> [Requirements] Pull out every line of the items below that contains the string "handle", and copy each one in full.

[Recorded data]
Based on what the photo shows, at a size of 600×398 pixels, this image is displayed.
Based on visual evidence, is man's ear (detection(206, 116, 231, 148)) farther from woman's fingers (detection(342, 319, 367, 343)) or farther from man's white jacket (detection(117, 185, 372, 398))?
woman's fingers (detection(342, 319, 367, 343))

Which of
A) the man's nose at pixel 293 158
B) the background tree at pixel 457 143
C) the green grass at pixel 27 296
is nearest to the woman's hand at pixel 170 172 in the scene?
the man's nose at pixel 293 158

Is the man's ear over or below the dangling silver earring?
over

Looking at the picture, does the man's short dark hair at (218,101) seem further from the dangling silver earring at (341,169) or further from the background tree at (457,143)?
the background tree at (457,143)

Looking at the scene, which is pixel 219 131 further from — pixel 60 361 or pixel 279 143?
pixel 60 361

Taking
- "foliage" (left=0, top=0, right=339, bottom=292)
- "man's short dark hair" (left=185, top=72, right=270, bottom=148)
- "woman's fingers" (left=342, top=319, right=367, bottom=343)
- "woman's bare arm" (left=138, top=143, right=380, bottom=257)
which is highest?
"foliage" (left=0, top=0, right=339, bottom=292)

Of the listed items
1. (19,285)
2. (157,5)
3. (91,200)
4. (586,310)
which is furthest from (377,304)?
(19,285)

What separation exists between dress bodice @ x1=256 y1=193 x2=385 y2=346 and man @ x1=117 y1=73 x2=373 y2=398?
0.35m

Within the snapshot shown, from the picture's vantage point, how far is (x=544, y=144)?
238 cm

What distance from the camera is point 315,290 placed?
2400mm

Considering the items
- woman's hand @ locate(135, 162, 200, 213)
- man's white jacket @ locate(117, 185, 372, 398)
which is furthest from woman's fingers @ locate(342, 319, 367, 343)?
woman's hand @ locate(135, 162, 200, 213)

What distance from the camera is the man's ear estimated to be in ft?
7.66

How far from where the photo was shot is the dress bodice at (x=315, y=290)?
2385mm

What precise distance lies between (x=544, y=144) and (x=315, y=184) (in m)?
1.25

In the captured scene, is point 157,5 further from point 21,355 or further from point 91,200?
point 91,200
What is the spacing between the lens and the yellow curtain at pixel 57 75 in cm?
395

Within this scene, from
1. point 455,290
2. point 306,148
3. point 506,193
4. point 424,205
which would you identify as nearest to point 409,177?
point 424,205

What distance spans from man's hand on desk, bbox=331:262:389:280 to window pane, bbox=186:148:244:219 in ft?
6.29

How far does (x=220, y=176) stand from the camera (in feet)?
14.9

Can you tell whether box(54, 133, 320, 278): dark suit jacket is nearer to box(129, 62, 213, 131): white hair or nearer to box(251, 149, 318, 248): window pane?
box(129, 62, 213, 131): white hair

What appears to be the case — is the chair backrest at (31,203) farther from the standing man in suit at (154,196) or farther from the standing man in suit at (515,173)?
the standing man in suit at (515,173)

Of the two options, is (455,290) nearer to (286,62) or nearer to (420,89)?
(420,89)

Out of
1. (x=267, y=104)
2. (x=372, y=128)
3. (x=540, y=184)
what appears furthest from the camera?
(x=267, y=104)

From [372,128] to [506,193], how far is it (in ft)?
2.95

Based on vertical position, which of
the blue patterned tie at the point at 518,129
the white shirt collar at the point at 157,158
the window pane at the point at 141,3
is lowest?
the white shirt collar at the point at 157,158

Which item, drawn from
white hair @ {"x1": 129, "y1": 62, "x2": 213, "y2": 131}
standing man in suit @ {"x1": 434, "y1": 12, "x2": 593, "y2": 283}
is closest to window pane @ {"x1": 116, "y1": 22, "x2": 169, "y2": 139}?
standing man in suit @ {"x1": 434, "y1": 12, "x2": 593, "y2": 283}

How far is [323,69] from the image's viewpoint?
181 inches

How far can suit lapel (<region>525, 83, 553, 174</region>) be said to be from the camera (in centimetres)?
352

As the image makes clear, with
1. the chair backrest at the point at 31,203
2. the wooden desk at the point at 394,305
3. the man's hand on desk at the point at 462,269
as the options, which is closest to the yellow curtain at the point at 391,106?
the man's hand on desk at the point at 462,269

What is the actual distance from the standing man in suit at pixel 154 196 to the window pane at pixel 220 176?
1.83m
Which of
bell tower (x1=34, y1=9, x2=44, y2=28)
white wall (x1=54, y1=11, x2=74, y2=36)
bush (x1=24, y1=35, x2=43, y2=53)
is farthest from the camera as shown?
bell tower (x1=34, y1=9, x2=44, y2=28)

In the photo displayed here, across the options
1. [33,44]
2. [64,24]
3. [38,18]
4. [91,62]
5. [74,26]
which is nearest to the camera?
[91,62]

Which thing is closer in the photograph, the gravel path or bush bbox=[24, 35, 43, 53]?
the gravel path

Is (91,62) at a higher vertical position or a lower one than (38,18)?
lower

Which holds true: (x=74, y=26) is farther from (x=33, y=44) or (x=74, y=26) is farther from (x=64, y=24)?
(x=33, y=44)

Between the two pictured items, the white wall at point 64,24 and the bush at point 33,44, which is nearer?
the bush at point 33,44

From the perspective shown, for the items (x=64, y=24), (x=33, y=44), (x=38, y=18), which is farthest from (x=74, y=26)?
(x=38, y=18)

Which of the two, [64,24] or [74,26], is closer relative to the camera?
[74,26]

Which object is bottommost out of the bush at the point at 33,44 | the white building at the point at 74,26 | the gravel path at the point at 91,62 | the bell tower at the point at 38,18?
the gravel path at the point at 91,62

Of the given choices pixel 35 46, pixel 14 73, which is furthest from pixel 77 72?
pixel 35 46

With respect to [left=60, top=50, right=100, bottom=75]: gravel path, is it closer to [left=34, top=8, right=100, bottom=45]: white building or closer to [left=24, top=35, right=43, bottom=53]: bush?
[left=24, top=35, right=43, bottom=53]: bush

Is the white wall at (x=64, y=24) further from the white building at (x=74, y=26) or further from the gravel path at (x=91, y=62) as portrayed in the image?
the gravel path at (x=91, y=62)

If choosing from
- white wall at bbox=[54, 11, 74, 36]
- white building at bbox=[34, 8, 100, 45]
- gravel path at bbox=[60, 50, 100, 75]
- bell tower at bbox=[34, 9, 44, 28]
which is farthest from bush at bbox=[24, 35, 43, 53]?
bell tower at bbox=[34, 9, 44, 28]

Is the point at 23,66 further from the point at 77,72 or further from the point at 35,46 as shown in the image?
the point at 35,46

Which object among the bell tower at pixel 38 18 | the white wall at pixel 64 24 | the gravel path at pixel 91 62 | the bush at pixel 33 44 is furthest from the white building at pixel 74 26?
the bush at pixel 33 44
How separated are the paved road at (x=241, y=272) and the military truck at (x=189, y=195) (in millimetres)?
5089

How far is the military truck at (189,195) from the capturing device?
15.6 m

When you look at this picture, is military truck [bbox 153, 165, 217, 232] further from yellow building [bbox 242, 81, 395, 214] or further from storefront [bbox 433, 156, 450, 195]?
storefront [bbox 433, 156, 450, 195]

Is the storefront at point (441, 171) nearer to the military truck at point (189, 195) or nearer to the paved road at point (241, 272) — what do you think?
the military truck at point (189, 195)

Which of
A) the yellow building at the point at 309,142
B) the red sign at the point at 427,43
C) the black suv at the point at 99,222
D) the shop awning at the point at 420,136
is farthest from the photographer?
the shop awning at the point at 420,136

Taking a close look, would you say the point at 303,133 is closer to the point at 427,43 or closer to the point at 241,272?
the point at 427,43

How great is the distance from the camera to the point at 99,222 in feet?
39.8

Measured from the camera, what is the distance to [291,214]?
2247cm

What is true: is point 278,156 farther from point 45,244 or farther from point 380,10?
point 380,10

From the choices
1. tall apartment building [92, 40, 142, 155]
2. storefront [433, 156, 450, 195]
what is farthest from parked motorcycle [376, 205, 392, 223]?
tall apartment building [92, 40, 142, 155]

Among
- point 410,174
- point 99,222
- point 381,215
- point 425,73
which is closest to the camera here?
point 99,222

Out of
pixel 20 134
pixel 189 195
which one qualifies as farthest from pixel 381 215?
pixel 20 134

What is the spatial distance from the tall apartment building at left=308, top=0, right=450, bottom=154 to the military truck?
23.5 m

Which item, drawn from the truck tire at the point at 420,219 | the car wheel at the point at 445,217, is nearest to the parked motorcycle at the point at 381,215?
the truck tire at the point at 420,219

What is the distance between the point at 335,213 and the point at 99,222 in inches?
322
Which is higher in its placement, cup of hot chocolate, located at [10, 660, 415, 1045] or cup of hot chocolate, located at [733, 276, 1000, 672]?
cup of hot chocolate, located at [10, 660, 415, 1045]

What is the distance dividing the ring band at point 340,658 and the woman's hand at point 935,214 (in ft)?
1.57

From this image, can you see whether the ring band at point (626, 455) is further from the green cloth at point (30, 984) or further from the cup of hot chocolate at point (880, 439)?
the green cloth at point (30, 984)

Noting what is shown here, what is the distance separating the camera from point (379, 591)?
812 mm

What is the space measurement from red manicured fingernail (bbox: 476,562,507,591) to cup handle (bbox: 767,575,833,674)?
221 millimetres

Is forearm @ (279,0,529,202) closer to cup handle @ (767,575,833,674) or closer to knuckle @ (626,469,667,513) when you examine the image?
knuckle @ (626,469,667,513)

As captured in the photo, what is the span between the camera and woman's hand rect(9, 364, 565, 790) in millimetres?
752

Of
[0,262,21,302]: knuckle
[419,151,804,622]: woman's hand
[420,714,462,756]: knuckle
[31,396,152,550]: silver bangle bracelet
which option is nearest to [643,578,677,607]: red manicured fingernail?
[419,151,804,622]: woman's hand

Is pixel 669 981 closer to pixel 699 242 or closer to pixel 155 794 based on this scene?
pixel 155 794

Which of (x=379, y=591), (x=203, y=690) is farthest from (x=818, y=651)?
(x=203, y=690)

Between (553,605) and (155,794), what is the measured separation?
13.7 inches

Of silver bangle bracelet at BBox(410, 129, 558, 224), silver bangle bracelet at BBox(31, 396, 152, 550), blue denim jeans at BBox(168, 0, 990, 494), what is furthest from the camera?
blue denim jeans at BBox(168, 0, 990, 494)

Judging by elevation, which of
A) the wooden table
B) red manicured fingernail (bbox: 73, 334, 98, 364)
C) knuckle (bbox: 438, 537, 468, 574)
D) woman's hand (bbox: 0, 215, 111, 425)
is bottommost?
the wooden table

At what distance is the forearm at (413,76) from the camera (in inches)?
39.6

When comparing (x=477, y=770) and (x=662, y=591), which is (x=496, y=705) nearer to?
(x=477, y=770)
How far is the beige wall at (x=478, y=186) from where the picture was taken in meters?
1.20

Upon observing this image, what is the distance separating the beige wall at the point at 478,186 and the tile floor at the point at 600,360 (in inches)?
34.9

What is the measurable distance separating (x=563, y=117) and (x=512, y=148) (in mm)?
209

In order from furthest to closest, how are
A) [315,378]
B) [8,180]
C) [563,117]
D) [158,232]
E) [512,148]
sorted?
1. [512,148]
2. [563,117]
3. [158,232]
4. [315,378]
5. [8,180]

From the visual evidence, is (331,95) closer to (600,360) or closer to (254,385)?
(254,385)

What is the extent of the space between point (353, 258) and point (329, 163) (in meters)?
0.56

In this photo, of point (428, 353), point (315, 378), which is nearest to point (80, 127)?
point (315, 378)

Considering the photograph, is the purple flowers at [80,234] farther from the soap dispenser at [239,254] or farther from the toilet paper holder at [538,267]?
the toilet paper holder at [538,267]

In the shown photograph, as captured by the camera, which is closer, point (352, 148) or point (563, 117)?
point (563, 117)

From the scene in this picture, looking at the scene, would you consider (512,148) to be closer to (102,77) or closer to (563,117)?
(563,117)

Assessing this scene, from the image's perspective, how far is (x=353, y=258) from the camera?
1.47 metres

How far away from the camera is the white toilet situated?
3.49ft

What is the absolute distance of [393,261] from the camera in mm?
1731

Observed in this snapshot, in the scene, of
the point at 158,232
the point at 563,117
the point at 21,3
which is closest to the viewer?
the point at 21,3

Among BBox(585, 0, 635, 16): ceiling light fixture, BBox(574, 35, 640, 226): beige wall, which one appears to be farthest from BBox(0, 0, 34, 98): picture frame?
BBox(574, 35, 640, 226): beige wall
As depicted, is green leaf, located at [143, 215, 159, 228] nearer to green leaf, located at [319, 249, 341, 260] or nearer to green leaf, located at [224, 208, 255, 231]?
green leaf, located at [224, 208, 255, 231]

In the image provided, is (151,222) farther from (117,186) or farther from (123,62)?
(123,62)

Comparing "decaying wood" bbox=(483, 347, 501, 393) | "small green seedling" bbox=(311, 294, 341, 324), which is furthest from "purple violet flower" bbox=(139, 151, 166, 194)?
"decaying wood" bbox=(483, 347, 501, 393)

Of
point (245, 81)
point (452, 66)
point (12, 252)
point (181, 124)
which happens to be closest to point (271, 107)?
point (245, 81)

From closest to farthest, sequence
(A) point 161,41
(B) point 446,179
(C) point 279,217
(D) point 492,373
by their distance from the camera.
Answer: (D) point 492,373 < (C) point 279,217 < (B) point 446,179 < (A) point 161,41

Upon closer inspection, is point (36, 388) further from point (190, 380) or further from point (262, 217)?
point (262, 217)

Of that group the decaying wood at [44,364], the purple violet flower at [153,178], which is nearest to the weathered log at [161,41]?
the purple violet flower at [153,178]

> [Task result]
What is the space measurement from red manicured fingernail (bbox: 476,562,507,591) to cup handle (bbox: 767,575,833,674)?
Is forearm @ (279,0,529,202) closer to cup handle @ (767,575,833,674) or closer to knuckle @ (626,469,667,513) when you examine the image?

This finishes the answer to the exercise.